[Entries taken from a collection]
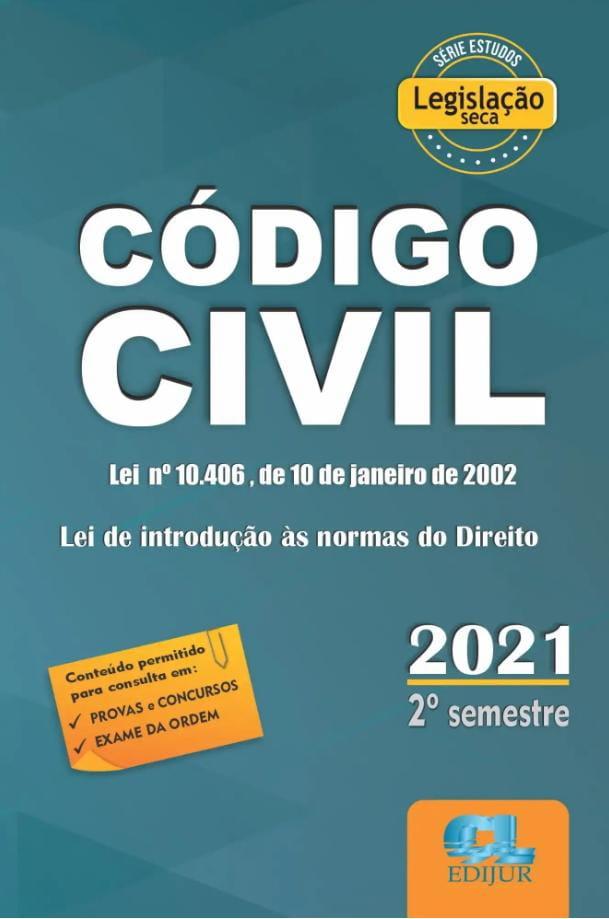 Código Civil 2021 - 2º Semestre - Legislação Seca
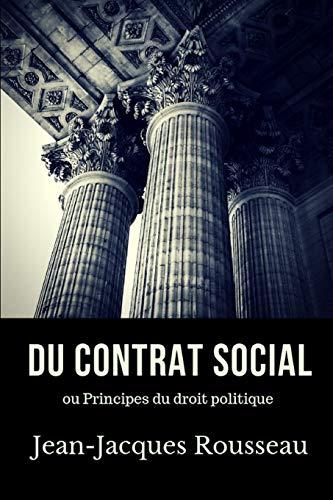 Du contrat social: Principes du droit politique. Un essai de philosophie politique de Jean-Jacques Rousseau (texte intégral)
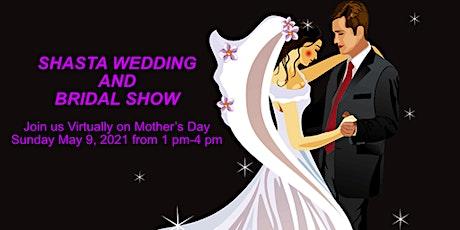 Shasta Wedding and Bridal Show tickets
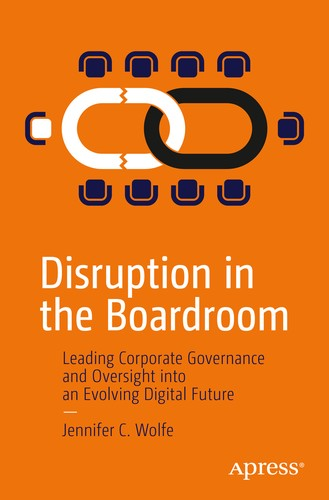 Disruption in the Boardroom : Leading Corporate Governance and Oversight into an Evolving Digital Future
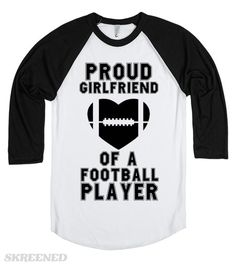 Proud girlfriend of a football player Football Relationship, Football Players, Cool T Shirts, Funny Tshirts, Girlfriends, Style Me, Lazy Person, Mens Tops, Life Goals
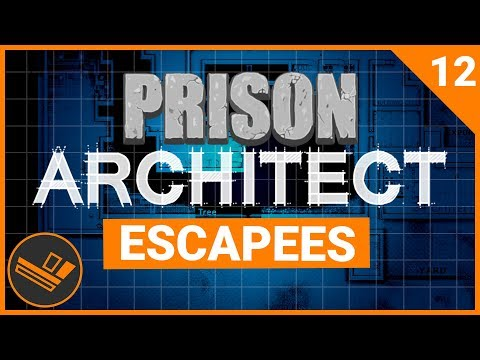 Prison Architect | ESCAPEES (Prison 9) - Part 12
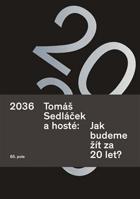 2036 - jak budeme žít za 20 let?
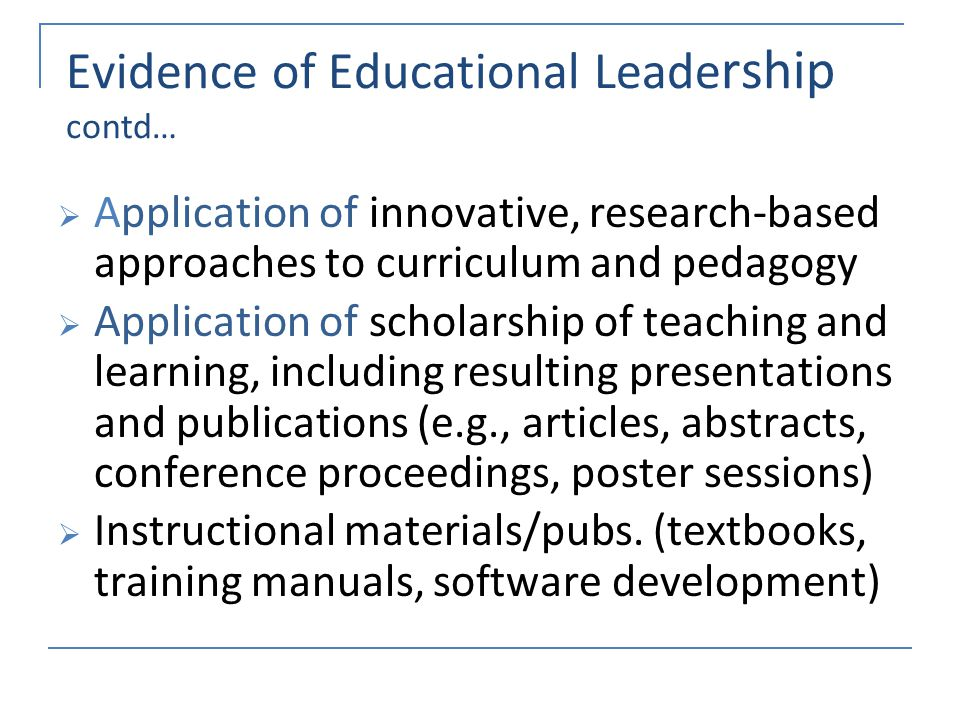 Evidence of Educational Leade rship contd… Application of innovative, research-based approaches to curriculum and pedagogy Application of scholarship of teaching and learning, including resulting presentations and publications (e.g., articles, abstracts, conference proceedings, poster sessions) Instructional materials/pubs.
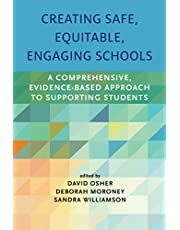 Creating Safe, Equitable, Engaging Schools: A Comprehensive, Evidence-Based Approach to Supporting Students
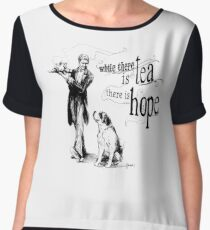 While There Is Tea There Is Hope Chiffon Top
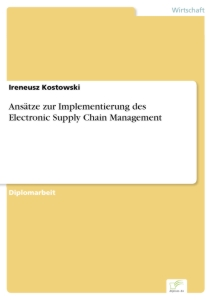Titel: Ansätze zur Implementierung des Electronic Supply Chain Management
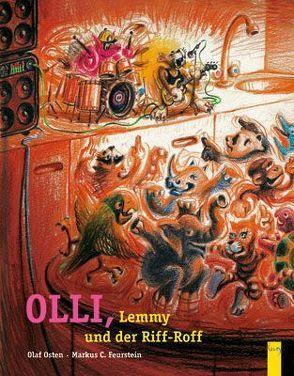 Olli, Lemmy und der Riff-Roff von Feurstein,  Markus C, Osten,  Olaf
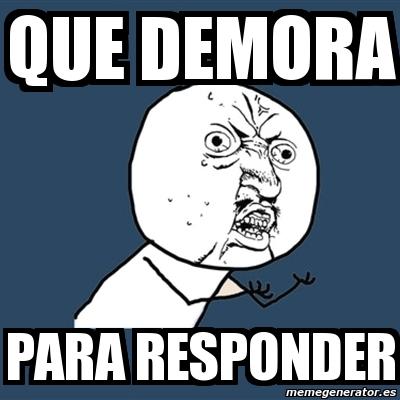 Y U No Meme Meme Y U No - que demo...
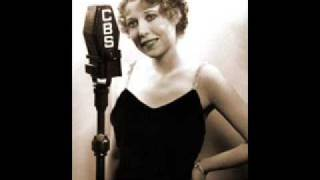 Annette Hanshaw - I Can't Give You Anything But Love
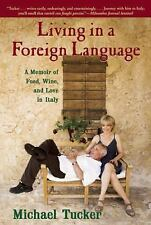 Living in a Foreign Language:A Memoir of Food, Wine, and Love in Italy by Tucker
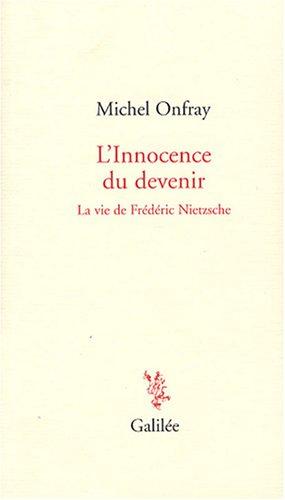 L'Innocence du devenir : La vie de Frédéric Nietzsche
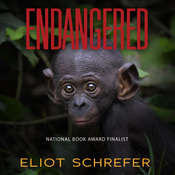 Endangered Audiobook, by Eliot Schrefer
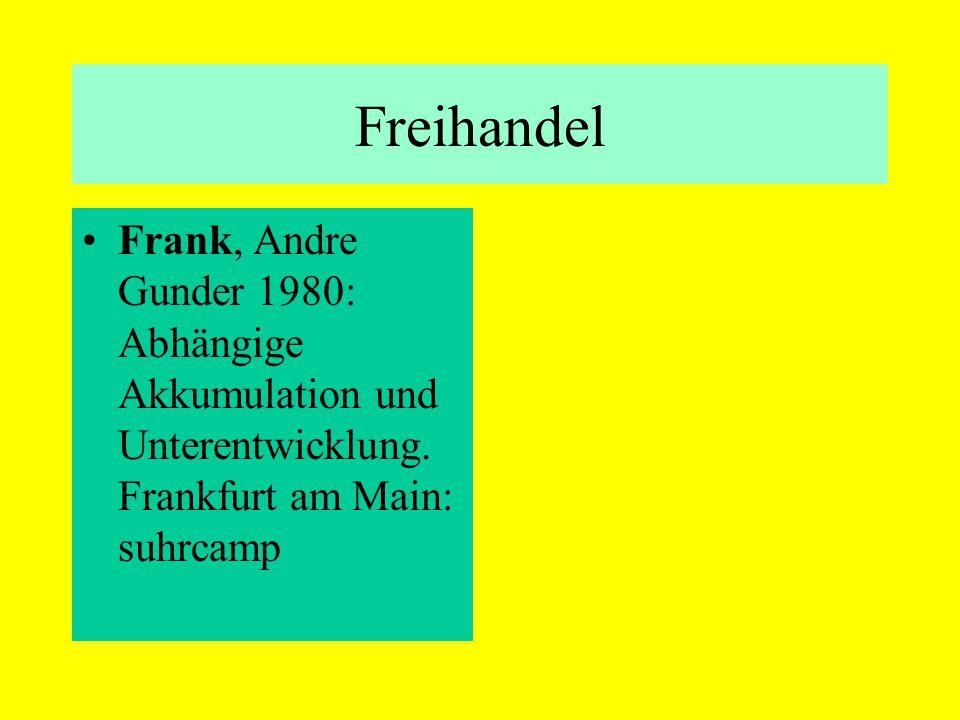 Freihandel Frank, Andre Gunder 1980: Abhängige Akkumulation und Unterentwicklung.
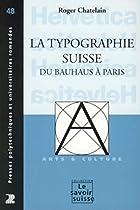 La typographie suisse : Du Bauhaus à…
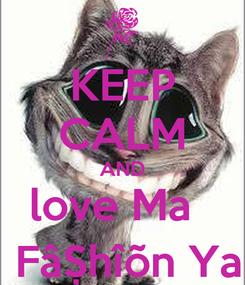 Poster: KEEP CALM AND love Ma    FâȘhîõn Ya
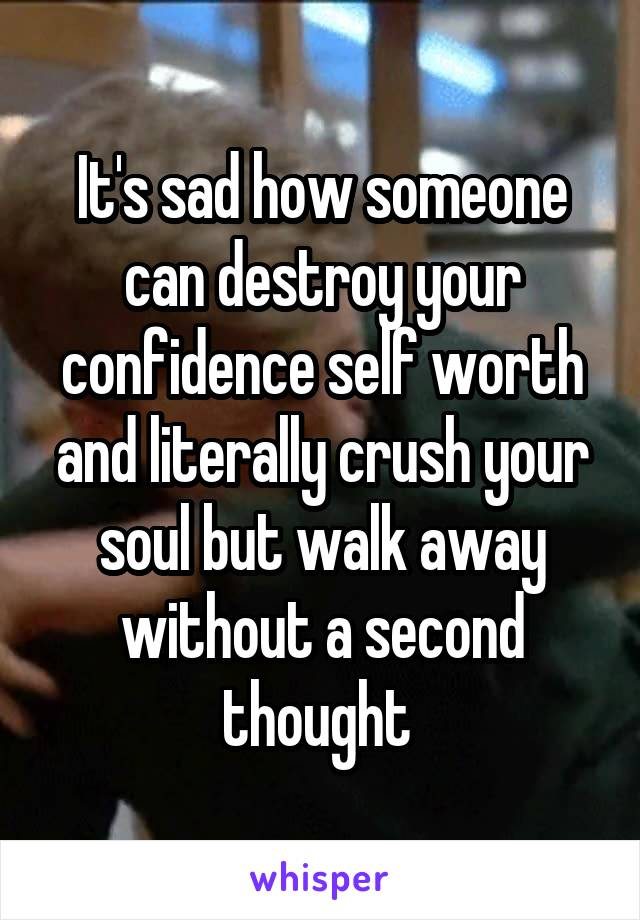 It's sad how someone can destroy your confidence self worth and literally crush your soul but walk away without a second thought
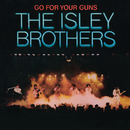 Go for Your Guns/The Isley Brothers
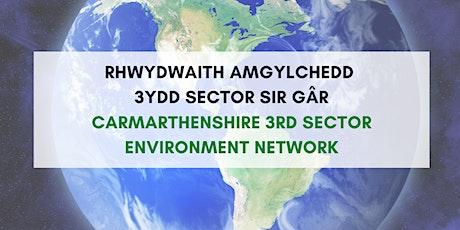 Rhwydwaith Amgylchedd 3ydd Sector  Sir Gâr\ 3rd Sector Environment Network tickets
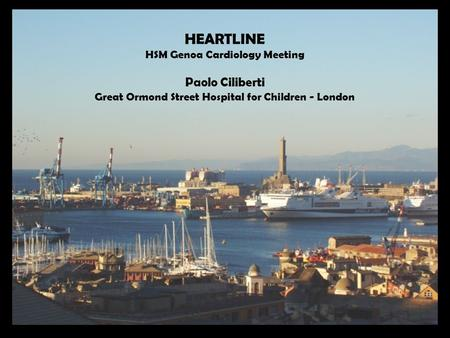 HEARTLINE Paolo Ciliberti HSM Genoa Cardiology Meeting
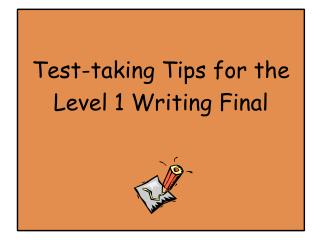 Test-taking Tips for the Level 1 Writing Final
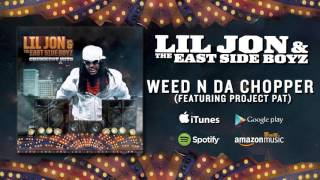 Lil Jon & The East Side Boyz - Weed N Da Chopper (featuring Project Pat)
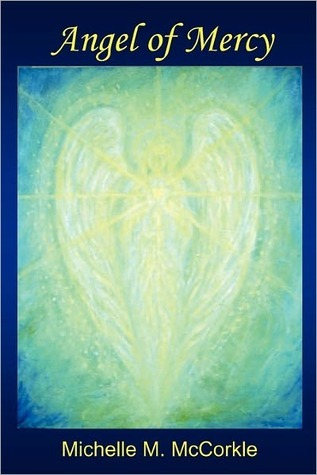 Angel of Mercy  by  Michelle McCorkle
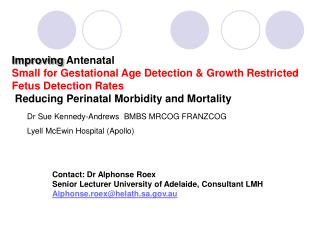 Contact: Dr Alphonse Roex Senior Lecturer University of Adelaide, Consultant LMH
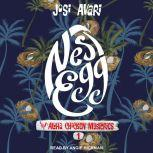 Nest Egg, Josi Avari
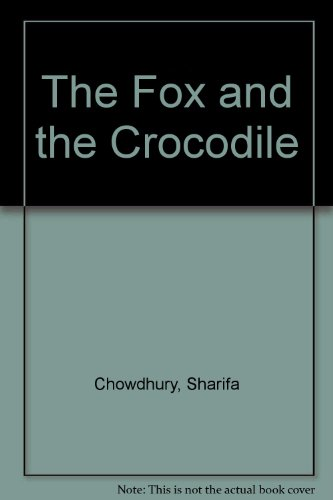 The Fox and the Crocodile (Bilingual Edition): Xaange, Ahmed Artan; Chowdhury, Sharifa; McParland, ...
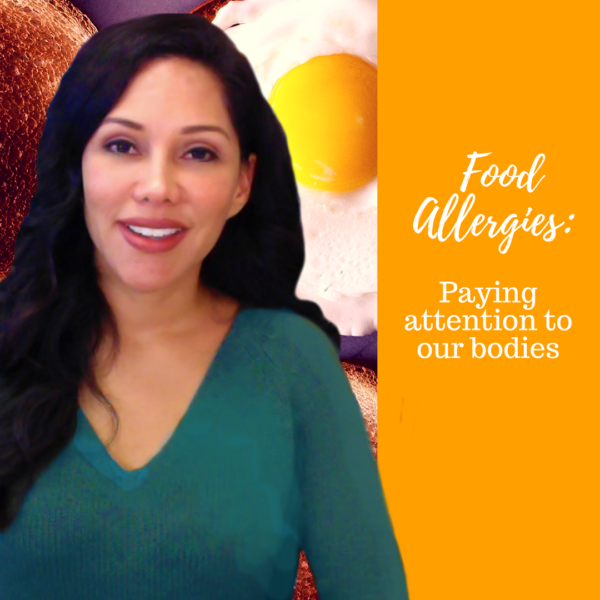 Food Allergies: Paying Attention to Our Bodies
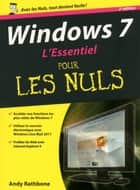 Windows 7, 2e L'essentiel Pour les nuls ebook by Andy RATHBONE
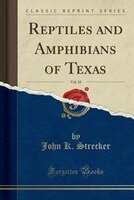 Reptiles and Amphibians of Texas, Vol. 18 (Classic Reprint)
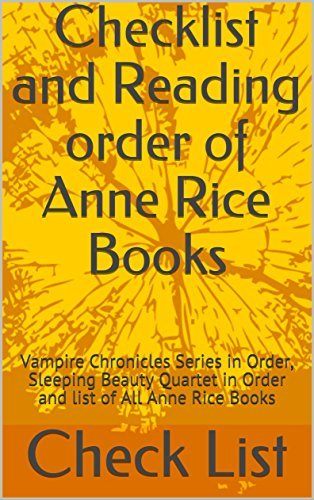 Anne Rice Books Checklist and Reading Order: Vampire Chronicles Series in Order, Sleeping Beauty Quartet in Order and list of All Anne Rice Books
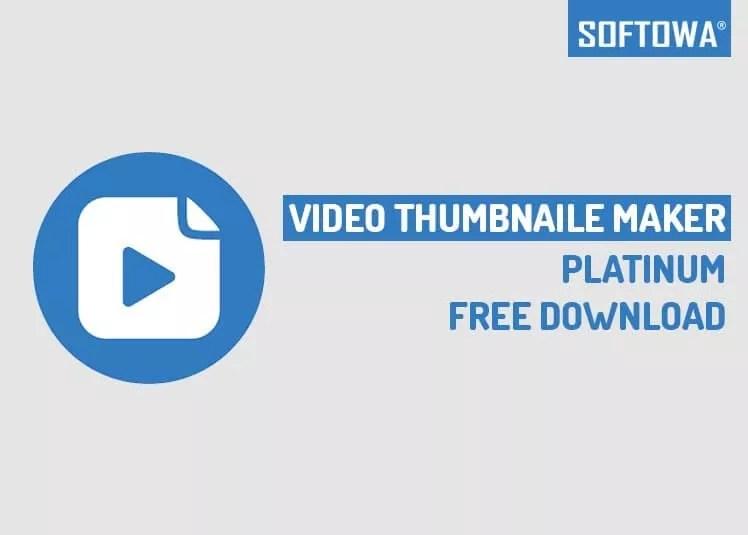 Video Thumbnaile Maker Platinum Preactivated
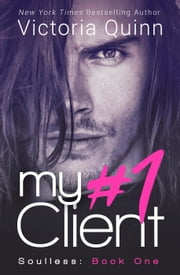My #1 Client - Soulless, #1 ebook by Victoria Quinn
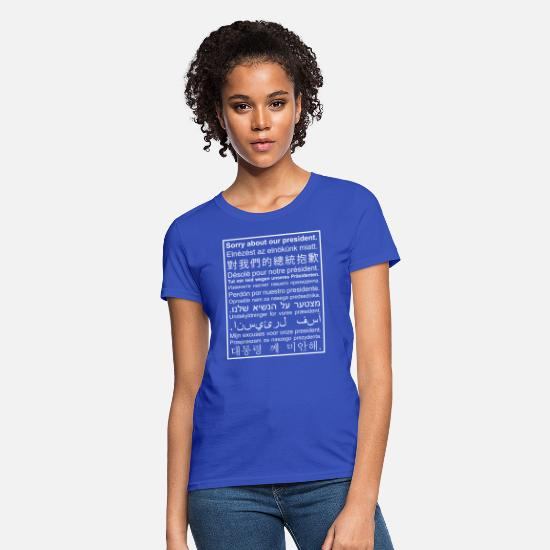 Politics T-Shirts - Sorry About Our President - Women's T-Shirt royal blue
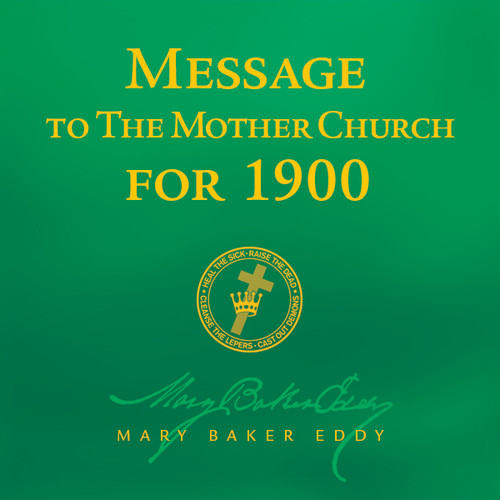 Message to The Mother Church for 1900 by Mary Baker Eddy (Audiobook Download)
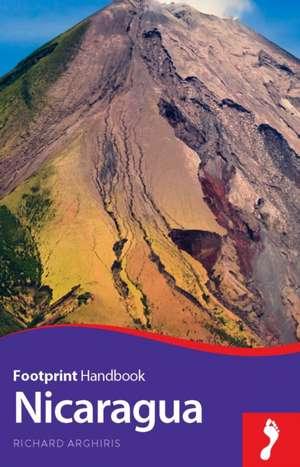 Nicaragua Handbook:  Iguacu - Amazon - Pantanal de Richard Arghiris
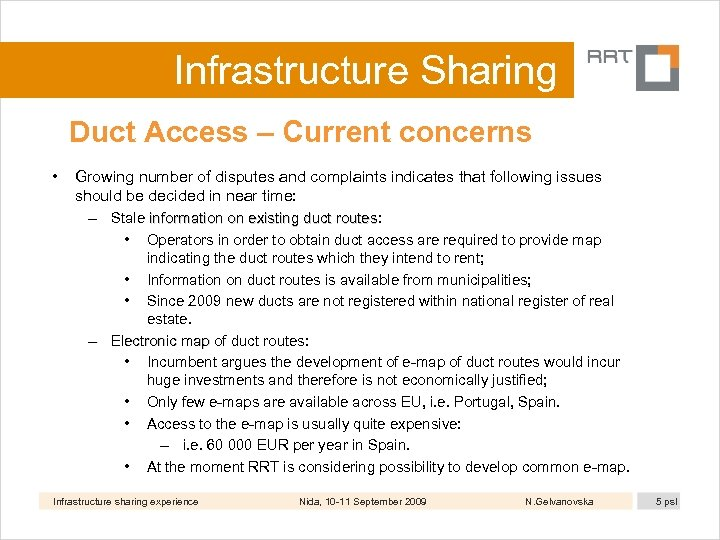 Infrastructure Sharing Duct Access – Current concerns • Growing number of disputes and complaints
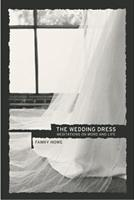 The Wedding Dress: Meditations on Work and Life 0520238400 Book Cover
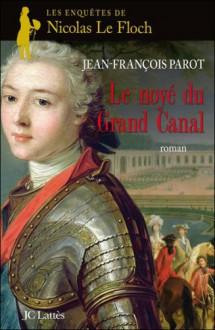 Les enquêtes de Nicolas Le Floch, Le noyé du grand canal - Jean-François Parot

# [EXERCISE INSTRUCTIONS]
Starting at the first line of the data, set down each line exactly until you have copied the line with "2036 - jak budeme žít za 20 let?", but leave the pictures out.

# [TASK SOLUTION]
 Código Civil 2021 - 2º Semestre - Legislação Seca
 Du contrat social: Principes du droit politique. Un essai de philosophie politique de Jean-Jacques Rousseau (texte intégral)
 Shasta Wedding and Bridal Show tickets
 Disruption in the Boardroom : Leading Corporate Governance and Oversight into an Evolving Digital Future
 Proud girlfriend of a football player Football Relationship, Football Players, Cool T Shirts, Funny Tshirts, Girlfriends, Style Me, Lazy Person, Mens Tops, Life Goals
 Prison Architect | ESCAPEES (Prison 9) - Part 12
 2036 - jak budeme žít za 20 let?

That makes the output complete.